Аптекарь одно мгновенье замялся; вспомнился ему строжайший указ: не продавать мышьяку без докторского рецепта, да ведь для ее светлости не всякий закон писан; особе столь высокого рангу прекословить нельзя. Тотчас, согнувшись в три погибели, метнулся герр Шульц в аптеку и скорехонько с поклонами вручил ее светлости сверток мышьяку в золотой бумажке.

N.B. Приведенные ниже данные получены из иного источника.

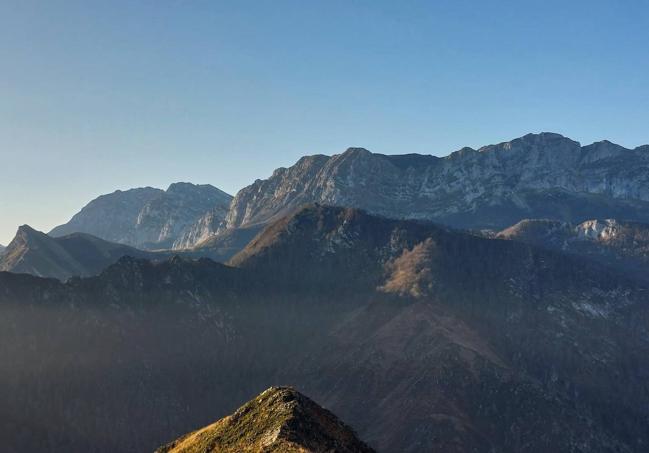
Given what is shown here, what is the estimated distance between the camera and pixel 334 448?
5999 inches

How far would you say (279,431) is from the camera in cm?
15162

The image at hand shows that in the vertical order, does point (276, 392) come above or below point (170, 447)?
above

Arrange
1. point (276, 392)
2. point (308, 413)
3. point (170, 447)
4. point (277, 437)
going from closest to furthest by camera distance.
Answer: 1. point (277, 437)
2. point (308, 413)
3. point (276, 392)
4. point (170, 447)

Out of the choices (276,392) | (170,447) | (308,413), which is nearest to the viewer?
(308,413)

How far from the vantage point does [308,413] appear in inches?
6368

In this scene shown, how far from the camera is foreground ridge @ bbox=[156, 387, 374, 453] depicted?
150 meters

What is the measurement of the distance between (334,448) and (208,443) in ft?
102

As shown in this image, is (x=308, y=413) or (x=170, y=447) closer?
(x=308, y=413)

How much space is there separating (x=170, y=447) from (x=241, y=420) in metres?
32.5

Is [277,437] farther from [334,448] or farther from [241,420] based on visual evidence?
[241,420]

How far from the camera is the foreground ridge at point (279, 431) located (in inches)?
5901

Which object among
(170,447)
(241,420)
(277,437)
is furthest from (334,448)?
(170,447)

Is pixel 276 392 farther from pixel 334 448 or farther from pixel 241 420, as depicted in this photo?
pixel 334 448

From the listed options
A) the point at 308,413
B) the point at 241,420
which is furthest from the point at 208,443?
the point at 308,413
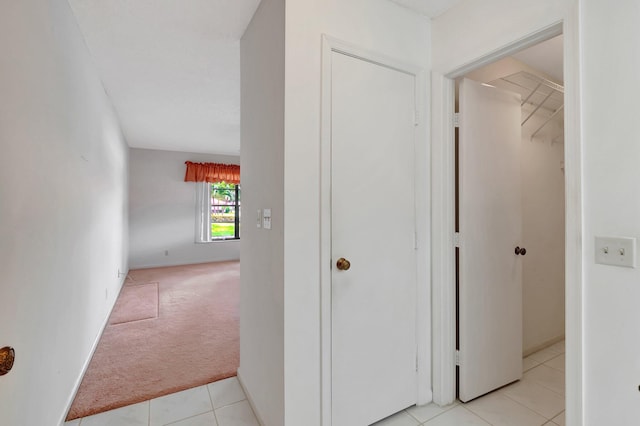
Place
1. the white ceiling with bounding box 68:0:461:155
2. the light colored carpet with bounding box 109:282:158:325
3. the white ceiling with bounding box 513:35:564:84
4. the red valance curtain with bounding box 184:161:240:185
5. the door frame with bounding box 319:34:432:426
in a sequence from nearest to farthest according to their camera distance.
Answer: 1. the door frame with bounding box 319:34:432:426
2. the white ceiling with bounding box 68:0:461:155
3. the white ceiling with bounding box 513:35:564:84
4. the light colored carpet with bounding box 109:282:158:325
5. the red valance curtain with bounding box 184:161:240:185

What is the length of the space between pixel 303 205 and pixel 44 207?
129 cm

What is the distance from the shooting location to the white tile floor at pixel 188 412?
1747 mm

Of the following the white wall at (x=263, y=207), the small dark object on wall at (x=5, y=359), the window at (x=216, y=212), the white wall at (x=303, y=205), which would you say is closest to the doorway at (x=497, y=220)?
the white wall at (x=303, y=205)

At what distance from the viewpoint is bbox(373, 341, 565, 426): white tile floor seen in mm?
1730

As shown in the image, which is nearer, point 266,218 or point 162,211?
point 266,218

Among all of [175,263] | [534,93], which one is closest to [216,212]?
[175,263]

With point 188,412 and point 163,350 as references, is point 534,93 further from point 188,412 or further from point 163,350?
point 163,350

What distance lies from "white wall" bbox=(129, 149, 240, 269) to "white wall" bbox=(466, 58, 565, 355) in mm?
5984

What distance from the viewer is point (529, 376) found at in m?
2.22

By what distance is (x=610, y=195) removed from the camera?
3.88 feet

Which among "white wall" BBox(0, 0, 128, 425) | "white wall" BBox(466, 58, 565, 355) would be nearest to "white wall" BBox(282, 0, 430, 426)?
"white wall" BBox(0, 0, 128, 425)

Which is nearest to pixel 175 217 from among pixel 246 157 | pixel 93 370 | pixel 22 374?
pixel 93 370

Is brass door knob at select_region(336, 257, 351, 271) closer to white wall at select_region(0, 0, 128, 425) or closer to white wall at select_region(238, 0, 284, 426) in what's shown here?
white wall at select_region(238, 0, 284, 426)

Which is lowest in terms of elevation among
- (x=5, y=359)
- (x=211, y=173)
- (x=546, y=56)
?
(x=5, y=359)
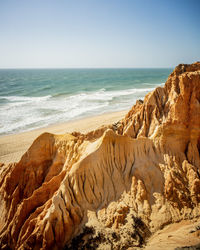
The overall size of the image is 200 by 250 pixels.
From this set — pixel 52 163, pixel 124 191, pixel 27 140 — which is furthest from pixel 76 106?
pixel 124 191

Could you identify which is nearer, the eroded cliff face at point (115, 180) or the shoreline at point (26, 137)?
the eroded cliff face at point (115, 180)

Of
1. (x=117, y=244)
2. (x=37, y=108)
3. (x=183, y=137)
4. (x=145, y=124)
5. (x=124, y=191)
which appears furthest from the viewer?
(x=37, y=108)

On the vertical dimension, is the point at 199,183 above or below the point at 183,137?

Важный, с бородой во все брюхо, кучер тронул шелковые вожжи, и сияющая карета под взвизги форейтора, плавно прошуршав по проспекту, остановилась у лопухинского дворца. Княгиню под руки взвели на подъезд два раззолоченных гайдука, сняли мрачно в передней с ее светлости соболью, атласом крытую шубку, а Дарьюшка, вздыхая, проводила барыню до дверей образной. Здесь тучная смуглоликая княгиня распростерлась перед иконами и долго с жаром молилась, размазав слезами на толстых щеках румяна; затем, поднявшись тяжело, проследовала узкой потаенной дверью в роскошно убранный пышный будуар. Оба сии покоя, и образная, и будуар, на княгининой половине находились рядом, один для молитвы, другой для восторгов грешных; здесь княгиня воскуряла фимиам Ангелу своему, там языческому Амуру. В сем святилище любви, где на тигровом коврике перед взбитым пуховиком поблескивала еще отле-тевшая невзначай орленая пуговица Федора Петровича, все напоминало скорбной покинутой княгине недавние ласки коварного любовника. Вынести разлуку с милым сердцу капризником Теодором невмочь было пылкому сердцу Катерины Николавны: замыслила она в горести своей ужасное дело. Серебряным ключом отщелкнув ореховый поставец, медленно нацедила княгиня из широкобрюхой граненой бутыли густого, желтого, как масло, вина в хрустальную рюмку; тут вновь воспоминания хлынули беспощадно: давно ли Федор Петрович, вырываясь на миг из Венериных сетей, в молчаливой беседе с Бахусом новые обретал силы для подвигов любовных? Давно ли вдвоем пили они сладостно-крепкие настойки монастырских трав, чередуя глотки и поцелуи? Слеза капнула в рюмку и тряслась пухлая в разноцветных перстнях рука, сыпя в янтарное вино из золотой бумажки гибельное, белое как смерть зелье. Духом выпила Катерина Николавна роковую рюмку и, закричав, покатилась на постель.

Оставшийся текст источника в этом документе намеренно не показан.